La Salvadorienne Teodora Vasquez a été libérée jeudi après avoir passé 11 ans en prison pour une fausse couche, considérée par la justice comme un homicide, dans ce pays à la législation antiavortement parmi les plus strictes du monde.

Condamnée en 2008 à 30 ans de prison, Teodora Vasquez avait vu sa peine confirmée en décembre dernier, mais le Tribunal suprême et le ministère de la Justice ont finalement décidé de commuer cette peine, selon son avocat, Victor Hugo Mata.

La femme de 34 ans a quitté dans la matinée la prison pour femmes d'Ilopango, à l'est de la capitale San Salvador, et a été reçue par des acclamations et des accolades de sa famille, dont ses parents et son fils de 14 ans, ainsi que des membres d'associations ayant lutté pour sa libération.

«Elle est libre, Teodora est libre, heureuse de retrouver sa liberté après tout ce calvaire. Elle a déjà revu sa famille et rentre chez elle», a déclaré à l'AFP Jorge Menjivar, porte-parole d'une association plaidant pour la dépénalisation de l'avortement thérapeutique venue l'accueillir à sa sortie de prison.

Dans un communiqué, l'association rappelle que la jeune femme a été «emprisonnée 11 ans pour un crime qu'elle n'a pas commis» et souligne que le Tribunal suprême a estimé que dans ce dossier «il existe des raisons de justice, d'équité et de caractère juridique qui justifient de lui faire bénéficier de la commutation» de sa peine.

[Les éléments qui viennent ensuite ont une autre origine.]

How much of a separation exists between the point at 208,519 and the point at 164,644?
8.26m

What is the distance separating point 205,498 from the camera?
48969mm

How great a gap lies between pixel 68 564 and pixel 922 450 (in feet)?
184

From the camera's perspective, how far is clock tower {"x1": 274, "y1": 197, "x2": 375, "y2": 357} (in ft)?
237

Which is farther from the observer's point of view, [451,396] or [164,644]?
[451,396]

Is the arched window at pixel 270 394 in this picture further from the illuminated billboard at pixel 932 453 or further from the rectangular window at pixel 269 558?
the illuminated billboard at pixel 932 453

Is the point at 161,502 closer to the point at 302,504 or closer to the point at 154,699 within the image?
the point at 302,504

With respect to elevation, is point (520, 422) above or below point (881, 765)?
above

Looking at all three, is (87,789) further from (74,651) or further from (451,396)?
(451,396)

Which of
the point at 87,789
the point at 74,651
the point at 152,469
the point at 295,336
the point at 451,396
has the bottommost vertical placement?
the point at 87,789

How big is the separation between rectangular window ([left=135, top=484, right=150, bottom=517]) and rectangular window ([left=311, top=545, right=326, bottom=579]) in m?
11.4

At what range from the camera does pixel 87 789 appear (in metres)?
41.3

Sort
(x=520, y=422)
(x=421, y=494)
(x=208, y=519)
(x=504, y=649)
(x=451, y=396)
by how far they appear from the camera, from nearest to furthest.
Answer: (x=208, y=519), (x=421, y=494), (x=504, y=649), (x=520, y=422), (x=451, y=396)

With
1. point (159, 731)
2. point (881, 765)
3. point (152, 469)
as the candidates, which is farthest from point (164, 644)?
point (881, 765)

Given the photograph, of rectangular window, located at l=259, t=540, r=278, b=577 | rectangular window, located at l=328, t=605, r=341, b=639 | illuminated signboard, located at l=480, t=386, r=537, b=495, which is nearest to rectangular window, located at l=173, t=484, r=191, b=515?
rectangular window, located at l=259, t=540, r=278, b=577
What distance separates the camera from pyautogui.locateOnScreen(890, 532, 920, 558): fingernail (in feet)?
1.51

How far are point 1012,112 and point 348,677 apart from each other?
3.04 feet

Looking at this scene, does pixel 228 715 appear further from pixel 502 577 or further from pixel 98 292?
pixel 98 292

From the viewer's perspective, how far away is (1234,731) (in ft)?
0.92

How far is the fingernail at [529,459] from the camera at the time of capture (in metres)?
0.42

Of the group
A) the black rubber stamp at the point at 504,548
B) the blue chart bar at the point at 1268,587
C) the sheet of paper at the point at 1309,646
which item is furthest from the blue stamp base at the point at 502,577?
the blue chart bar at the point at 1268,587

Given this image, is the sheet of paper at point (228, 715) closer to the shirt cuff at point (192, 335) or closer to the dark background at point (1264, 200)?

En larmes face aux journalistes, Teodora Vasquez a dit vouloir «lutter» pour que les autres femmes emprisonnées pour avoir perdu leur bébé - 27 dans tout le pays - soient elles aussi libérées. «Je vais travailler, lutter pour que d'autres femmes condamnées injustement pour des cas comme le mien puissent un jour retrouver leur liberté», a-t-elle déclaré.

«Je suis heureuse, j'ai perdu beaucoup d'années de ma vie, mais je suis heureuse, car je vais commencer une nouvelle vie», a ajouté Teodora, qui a passé son baccalauréat en prison et espère désormais «aller à l'université.

Elle était enceinte de près de neuf mois quand elle avait appelé les urgences le 14 juillet 2007, des toilettes du collège de San Salvador où elle était employée. N'obtenant pas de réponse, elle avait été victime d'une grave hémorragie et son bébé était mort-né.

En découvrant le cadavre, un autre employé du collège avait prévenu la police et la jeune femme, encore inconsciente, avait été arrêtée.

Plusieurs organismes internationaux, comme Amnistie internationale, avaient apporté leur soutien à Teodora Vasquez, qui a toujours clamé son innocence.

«Il est temps d'en finir avec cette situation de criminalisation des femmes», a déclaré Morena Herrera, de l'association pour la dépénalisation de l'avortement thérapeutique, estimant que la libération de Teodora Vasquez est «une lueur d'espoir».

Le Code pénal salvadorien prévoit une peine de deux à huit ans de prison pour les cas d'avortement, mais dans les faits, les juges considèrent l'avortement ou la perte du bébé comme un «homicide aggravé», puni de 30 à 50 ans de réclusion.

La sévérité de la législation salvadorienne avait connu un écho international en 2013 avec le cas de la jeune Beatriz, 22 ans, qui n'avait pas été autorisée à avorter d'un foetus dépourvu de cerveau.

Après une intervention de la Cour interaméricaine des droits de l'homme, l'État avait finalement autorisé qu'on lui pratique une césarienne. Le nouveau-né était décédé au bout de quelques heures.